The Living Constitution
Apr. 29th, 2010 11:17 pm
My rating: 3 of 5 stars
A book about Constitutional interpretation for the interested nonlawyer, arguing for evolving interpretations rather than rooted originalism. Slight, breezy, chatty, with that rare capacity to compress complexities to non-technical language. Which all sounds like a recommendation – and is -- except that going to law school is kind of like accidentally wandering into one of those machines that turns people into Cybermen from Doctor Who: it sticks probes in through your every orifice, replaces half your brain with new circuitry, and rewires the rest to a new sensory pallet
What I mean is that I can’t read popular law books anymore, because they just don’t work on me. I spent this entire book constructing a series of more or less legalistic criticisms, and wasn’t really able to appreciate what it was doing in its own circumscribed domain. Strauss is a brilliant lawyer (and a really great guy, by the way) but he managed not to sound like one for this entire book, which is pretty remarkable, actually.
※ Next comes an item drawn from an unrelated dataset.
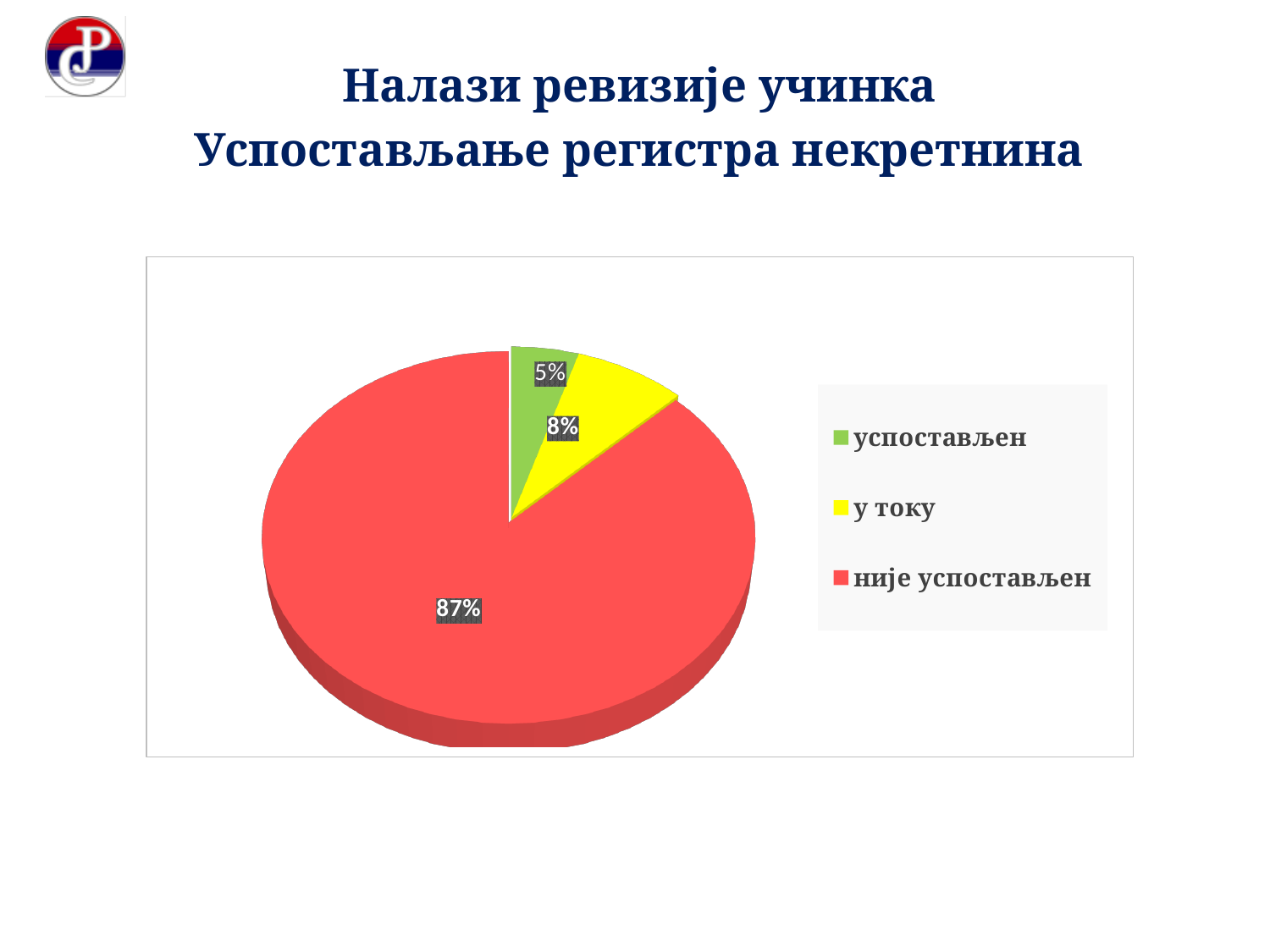
What colour is the 'у току' slice? yellow What is the difference in percentage points between the 'у току' slice and the 'успостављен' slice? 3 Which is larger, the 'у току' slice or the 'успостављен' slice? у току What colour is the 'није успостављен' slice? red What is the difference in percentage points between the 'није успостављен' slice and the 'у току' slice? 79 How many slices does the pie chart have? 3 Which category has the smallest slice of the pie? успостављен What share of the pie does the 'успостављен' slice represent? 5% What kind of chart is shown on the slide? pie chart Which category has the largest slice of the pie? није успостављен What share of the pie does the 'у току' slice represent? 8% What share of the pie does the 'није успостављен' slice represent? 87%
A few of my criticisms, incidentally, in brief: I disagreed with the substance of the historical counterfactual about the passage of the Equal Rights Amendment resulting in the same framework for evaluating gender discrimination that we have extra-constitutionally now (I think this is just flat wrong), I find the characterizations of Dennis undercut the message about common law constitutional jurisprudence, I thought the book set up some straw man arguments by failing to distinguish absurd original text Originalism and, say, original public meaning Originalism, etc. et lawyer cetera.